• _INSTRUCTIONS FOR THE TASK_
Rewrite the rows from the line with "Is point 1303,634" through the last row, substituting "nearer" for "closer" and keeping everything else the same.
• • • •
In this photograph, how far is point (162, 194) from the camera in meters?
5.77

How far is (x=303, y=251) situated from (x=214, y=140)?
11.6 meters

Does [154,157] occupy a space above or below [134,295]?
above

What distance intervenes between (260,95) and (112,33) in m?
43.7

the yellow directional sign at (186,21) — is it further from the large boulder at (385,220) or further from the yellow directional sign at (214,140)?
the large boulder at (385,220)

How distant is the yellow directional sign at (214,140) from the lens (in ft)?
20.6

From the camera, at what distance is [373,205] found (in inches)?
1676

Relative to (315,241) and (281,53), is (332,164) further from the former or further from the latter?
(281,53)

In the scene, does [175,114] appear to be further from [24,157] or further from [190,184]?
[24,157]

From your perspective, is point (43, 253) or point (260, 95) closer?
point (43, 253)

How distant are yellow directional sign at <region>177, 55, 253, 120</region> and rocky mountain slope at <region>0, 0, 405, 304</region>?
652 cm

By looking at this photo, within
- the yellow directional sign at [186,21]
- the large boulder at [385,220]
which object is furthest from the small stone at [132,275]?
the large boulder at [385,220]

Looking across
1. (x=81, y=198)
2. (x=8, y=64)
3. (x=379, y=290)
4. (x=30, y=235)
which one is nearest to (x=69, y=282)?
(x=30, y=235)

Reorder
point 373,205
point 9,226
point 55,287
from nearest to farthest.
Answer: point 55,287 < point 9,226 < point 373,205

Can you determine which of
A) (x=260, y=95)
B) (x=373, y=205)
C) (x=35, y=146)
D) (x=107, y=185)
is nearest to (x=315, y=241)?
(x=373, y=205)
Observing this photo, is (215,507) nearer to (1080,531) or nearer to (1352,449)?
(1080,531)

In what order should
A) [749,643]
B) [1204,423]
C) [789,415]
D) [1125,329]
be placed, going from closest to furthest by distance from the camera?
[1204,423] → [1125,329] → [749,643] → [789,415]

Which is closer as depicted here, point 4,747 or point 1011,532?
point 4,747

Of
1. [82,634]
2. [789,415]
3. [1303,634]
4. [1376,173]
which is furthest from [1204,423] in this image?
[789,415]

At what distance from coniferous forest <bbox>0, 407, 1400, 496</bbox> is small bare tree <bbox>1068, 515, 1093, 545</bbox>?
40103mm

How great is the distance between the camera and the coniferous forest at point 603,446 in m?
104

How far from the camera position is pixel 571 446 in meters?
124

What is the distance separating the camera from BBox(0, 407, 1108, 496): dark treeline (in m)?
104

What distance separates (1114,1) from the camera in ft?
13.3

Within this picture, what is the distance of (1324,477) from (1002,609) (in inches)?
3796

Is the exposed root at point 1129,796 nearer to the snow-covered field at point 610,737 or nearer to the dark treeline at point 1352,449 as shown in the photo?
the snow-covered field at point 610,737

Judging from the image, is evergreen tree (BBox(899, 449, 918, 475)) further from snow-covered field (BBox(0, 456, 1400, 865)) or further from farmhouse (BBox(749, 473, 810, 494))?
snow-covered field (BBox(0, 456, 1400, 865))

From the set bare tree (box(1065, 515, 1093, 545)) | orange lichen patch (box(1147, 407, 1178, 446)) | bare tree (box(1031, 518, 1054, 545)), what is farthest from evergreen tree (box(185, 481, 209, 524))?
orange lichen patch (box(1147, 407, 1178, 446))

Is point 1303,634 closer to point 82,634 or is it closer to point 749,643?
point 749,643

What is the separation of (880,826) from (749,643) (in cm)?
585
• • • •
• _COMPLETE ANSWER_
Is point 1303,634 nearer to point 82,634 or is it nearer to point 749,643?
point 749,643

What is the separation of (880,826) from (749,643) (in cm)?
585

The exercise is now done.